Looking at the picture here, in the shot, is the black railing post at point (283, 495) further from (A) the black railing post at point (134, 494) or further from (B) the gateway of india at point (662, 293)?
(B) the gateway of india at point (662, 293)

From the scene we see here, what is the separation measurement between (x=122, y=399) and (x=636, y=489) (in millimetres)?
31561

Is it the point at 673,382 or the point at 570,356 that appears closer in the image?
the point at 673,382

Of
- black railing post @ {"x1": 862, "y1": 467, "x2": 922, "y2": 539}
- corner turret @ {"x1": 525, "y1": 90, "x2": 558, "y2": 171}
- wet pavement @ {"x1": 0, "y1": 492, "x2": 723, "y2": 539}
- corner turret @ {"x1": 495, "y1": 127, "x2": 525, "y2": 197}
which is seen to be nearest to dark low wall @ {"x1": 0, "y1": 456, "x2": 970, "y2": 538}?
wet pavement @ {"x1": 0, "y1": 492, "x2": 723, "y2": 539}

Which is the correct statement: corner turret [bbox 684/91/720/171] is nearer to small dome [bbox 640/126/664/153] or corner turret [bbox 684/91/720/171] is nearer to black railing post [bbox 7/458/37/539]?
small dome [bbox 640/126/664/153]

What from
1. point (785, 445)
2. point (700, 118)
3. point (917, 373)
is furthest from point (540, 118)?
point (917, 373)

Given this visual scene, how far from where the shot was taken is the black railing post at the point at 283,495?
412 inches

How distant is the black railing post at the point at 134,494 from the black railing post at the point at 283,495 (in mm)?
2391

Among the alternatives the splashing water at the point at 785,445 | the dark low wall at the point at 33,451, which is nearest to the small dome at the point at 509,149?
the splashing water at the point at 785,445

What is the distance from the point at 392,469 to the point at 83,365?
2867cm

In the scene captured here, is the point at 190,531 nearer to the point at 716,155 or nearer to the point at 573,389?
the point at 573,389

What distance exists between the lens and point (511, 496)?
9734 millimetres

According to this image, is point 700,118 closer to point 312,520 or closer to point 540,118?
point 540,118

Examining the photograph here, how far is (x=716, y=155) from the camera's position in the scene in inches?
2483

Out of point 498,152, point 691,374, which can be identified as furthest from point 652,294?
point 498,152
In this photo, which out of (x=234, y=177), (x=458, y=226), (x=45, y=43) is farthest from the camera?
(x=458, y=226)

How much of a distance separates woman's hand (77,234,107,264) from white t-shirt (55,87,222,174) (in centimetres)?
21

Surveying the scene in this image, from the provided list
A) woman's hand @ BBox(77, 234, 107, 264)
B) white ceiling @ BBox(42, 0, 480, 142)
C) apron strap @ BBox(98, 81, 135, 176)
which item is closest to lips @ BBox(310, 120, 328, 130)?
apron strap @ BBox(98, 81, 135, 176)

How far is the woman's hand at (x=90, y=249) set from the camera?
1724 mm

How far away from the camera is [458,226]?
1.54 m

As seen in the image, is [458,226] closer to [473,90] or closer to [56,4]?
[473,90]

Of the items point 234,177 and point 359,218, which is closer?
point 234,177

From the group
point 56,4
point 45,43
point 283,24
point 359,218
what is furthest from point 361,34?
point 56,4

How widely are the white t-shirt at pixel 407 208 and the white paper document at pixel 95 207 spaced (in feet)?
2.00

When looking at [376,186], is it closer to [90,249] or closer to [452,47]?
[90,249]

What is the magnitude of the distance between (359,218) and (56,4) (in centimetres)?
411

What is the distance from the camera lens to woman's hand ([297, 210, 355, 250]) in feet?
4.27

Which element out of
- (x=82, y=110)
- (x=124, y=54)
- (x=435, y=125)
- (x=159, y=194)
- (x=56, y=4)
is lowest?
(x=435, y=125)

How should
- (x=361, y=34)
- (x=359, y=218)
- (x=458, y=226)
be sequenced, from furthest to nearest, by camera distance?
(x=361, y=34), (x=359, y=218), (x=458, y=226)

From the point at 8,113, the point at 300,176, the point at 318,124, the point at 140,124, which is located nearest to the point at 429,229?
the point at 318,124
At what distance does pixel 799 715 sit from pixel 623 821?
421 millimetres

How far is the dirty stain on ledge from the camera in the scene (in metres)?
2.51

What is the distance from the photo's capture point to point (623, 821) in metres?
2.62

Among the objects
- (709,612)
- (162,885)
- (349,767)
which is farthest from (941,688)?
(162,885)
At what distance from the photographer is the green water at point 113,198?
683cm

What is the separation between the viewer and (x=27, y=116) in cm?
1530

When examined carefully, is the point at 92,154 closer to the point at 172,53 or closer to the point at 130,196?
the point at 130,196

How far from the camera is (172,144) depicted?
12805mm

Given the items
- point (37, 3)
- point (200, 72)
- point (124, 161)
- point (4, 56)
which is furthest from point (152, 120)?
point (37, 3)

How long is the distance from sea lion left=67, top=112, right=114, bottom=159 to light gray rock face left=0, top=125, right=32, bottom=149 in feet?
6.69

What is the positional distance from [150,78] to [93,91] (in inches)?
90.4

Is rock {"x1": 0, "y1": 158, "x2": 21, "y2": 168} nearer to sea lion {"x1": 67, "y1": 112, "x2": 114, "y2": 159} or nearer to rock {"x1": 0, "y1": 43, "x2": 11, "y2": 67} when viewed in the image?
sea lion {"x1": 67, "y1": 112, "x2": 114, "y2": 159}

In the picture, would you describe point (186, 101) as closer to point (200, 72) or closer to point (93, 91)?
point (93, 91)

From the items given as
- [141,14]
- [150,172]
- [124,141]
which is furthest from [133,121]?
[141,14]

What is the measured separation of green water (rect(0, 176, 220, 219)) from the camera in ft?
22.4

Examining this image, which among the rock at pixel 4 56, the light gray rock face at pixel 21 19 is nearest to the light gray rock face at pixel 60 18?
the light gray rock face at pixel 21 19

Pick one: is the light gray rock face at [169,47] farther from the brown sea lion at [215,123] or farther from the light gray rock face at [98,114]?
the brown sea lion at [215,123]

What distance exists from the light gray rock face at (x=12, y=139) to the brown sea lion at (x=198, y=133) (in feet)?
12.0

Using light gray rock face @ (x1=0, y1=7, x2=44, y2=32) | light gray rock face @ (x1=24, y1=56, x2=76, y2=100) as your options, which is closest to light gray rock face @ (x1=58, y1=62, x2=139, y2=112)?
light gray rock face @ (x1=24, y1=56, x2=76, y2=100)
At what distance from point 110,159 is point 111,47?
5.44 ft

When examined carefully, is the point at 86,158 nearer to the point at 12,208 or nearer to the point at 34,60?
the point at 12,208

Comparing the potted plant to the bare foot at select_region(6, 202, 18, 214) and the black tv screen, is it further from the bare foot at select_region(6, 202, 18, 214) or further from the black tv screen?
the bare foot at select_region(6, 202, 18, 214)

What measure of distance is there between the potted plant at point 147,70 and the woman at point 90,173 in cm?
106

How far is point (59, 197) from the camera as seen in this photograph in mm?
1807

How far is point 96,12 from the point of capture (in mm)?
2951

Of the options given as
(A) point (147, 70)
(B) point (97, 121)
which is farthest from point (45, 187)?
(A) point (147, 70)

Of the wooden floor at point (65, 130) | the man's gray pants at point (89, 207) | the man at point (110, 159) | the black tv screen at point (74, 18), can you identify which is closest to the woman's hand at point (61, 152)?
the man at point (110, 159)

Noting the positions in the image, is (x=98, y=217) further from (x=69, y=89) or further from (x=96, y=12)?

********

• _WHAT IS REQUIRED_
Write out only the final block of lines, starting at the line with "How far is point (59, 197)" and running to the end of the material.

• _TASK SOLUTION_
How far is point (59, 197) from the camera as seen in this photograph in mm?
1807

How far is point 96,12 from the point of capture (in mm)?
2951

Of the options given as
(A) point (147, 70)
(B) point (97, 121)
which is farthest from point (45, 187)?
(A) point (147, 70)

Of the wooden floor at point (65, 130) | the man's gray pants at point (89, 207) | the man at point (110, 159) | the black tv screen at point (74, 18), can you identify which is closest to the woman's hand at point (61, 152)?
the man at point (110, 159)

Noting the positions in the image, is (x=98, y=217) further from (x=69, y=89) or further from (x=96, y=12)?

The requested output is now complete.